Saturday, 12 May 2018

Norse Stories Retold From The Eddas by Hamilton Wright Mabie

Norse Stories Retold From The Eddas by Hamilton Wright Mabie
First published in America by Roberts Brothers in 1882. ForgottenBooks edition published in the UK in 2013.

How I got this book:
Downloaded from ForgottenBooks

My rating: 3 of 5 stars

Where to buy this book:

The Book Depository : from £6.31 (PB)
Wordery : from £5.47 (PB)
Waterstones : from £4.99 (PB)
Amazon : from $2.05 / £0.99 (ebook)
Prices and availability may have changed since this post was written

Norse Stories Retold from the Eddas by Hamilton Wright Mabie is a refreshing read for the young and old alike. The author presents the original Scandinavian poetry in riveting prose and has succeeded in retaining the flavour of the Norse tales without losing anything to translation. 

Hamilton Wright Mabie has made an excellent selection of myths that fill the 16 chapters in Norse Stories Retold from the Eddas and taken great care to sustain the chronology of events as they unfolded, starting with the creation of the world, moving on to the adventure and warfare with giants and culminating in the regeneration of the new world under the All-Father. While the valour of Thor and engrossing descriptions of battle and victory may tingle the imagination of younger readers, Norse Stories Retold from the Eddas is by no means a book meant only for children. It has hidden within it some moving messages of hope, peace and prosperity, which can only be truly appreciated by a more mature reader. 

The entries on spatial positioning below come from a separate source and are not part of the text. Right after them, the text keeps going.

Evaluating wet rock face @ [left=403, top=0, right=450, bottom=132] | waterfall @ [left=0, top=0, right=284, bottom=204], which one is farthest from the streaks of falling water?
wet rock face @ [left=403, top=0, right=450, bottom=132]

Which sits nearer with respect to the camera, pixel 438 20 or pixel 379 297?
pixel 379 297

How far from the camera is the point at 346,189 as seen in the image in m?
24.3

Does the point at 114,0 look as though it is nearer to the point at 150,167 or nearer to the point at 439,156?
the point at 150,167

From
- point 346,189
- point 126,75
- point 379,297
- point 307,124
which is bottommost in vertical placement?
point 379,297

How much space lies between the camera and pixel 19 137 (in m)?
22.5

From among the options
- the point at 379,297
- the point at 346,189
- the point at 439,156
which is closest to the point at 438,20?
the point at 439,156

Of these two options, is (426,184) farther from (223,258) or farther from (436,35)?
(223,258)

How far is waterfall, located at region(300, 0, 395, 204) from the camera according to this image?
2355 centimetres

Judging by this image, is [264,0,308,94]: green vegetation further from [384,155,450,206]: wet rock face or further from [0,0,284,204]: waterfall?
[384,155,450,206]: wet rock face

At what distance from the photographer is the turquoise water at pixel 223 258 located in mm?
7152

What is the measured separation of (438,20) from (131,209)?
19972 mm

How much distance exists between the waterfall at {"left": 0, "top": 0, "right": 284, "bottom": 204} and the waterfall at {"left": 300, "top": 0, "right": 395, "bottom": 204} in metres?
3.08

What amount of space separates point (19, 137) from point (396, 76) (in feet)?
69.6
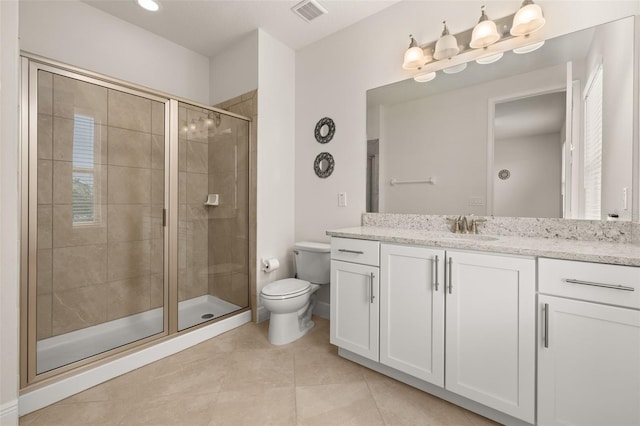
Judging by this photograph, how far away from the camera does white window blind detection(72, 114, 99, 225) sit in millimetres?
1935

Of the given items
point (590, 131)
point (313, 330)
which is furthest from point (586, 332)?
point (313, 330)

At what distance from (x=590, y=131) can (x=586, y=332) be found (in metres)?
1.07

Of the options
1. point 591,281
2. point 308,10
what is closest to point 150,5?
point 308,10

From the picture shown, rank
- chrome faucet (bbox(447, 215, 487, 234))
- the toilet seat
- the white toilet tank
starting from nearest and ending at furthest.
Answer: chrome faucet (bbox(447, 215, 487, 234)) → the toilet seat → the white toilet tank

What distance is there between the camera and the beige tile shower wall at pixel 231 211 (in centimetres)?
259

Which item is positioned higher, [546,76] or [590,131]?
[546,76]

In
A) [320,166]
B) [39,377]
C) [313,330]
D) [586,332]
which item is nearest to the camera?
[586,332]

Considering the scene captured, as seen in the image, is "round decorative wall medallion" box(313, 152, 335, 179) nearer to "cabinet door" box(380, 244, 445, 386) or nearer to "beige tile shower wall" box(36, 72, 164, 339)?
"cabinet door" box(380, 244, 445, 386)

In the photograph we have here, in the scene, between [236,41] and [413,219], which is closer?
[413,219]

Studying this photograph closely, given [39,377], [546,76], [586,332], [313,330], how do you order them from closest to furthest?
1. [586,332]
2. [39,377]
3. [546,76]
4. [313,330]

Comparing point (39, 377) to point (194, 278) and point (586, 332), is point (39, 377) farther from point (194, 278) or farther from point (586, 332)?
point (586, 332)

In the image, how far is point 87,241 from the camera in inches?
81.9

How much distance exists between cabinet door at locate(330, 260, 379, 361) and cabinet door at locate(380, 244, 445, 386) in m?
0.06

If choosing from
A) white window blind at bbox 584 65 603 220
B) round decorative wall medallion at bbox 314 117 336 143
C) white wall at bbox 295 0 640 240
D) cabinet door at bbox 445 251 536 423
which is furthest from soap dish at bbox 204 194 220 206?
white window blind at bbox 584 65 603 220
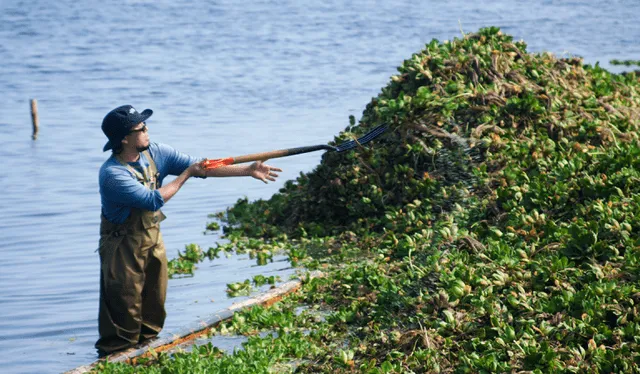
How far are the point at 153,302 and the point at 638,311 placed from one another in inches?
170

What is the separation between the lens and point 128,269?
8305 mm

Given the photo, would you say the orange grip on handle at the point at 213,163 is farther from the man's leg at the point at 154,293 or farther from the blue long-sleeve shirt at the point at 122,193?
the man's leg at the point at 154,293

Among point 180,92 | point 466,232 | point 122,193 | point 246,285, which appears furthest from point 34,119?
point 466,232

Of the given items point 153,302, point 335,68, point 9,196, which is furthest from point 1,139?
point 153,302

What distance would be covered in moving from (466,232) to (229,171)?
7.84 ft

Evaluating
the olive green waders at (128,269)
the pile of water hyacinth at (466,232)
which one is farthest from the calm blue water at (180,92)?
the pile of water hyacinth at (466,232)

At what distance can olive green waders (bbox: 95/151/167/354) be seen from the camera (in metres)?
8.30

Mabie has kept the tone friendly and engaging. More importantly, he has resisted the all-consuming need to allegorize these beautiful stories and stuck to pure narrative which does absolute justice to the work. Readers can take a trip down memory lane by awakening the child within them with or read it as an adult to absorb the finer nuances of life, happiness and peace.

After recently reading Margaret Atwood's The Penelopiad I wanted to read more mythological stories and remembered this ebook which had been lying dormant on my Kindle for about two and a half years. Oops!

Written for older children, this short story collection is a fast read that gives a good flavour of the world of the ancient Norse gods. Female gods are beautiful, male ones are violent, frost-giants are ever threatening and Loke is out to cause mischief at every turn. (He reminded me of Anansi who I first encountered in Neil Gaiman's Anansi Boys.) As an introduction to Norse mythology, I think this is a good place to start. The main gods and monsters are introduced as well as the different world strata they inhabit. I am now tempted to get a more in depth volume of stories though to give me a greater understanding.

Search Lit Flits for more:
Books by Hamilton Wright Mabie / Mythology / Books from America


  1. I really don't know anything about Norse mythology, but the random bits I've heard have seemed interesting. This does seem a good place to start!

    1. It's a good intro, and I'd like to read the new Neil Gaiman book too!

  2. Yay for reading a book which has been lay dormant on your kindle. I love when that happens and you end up enjoying it. It sounds like an interesting read.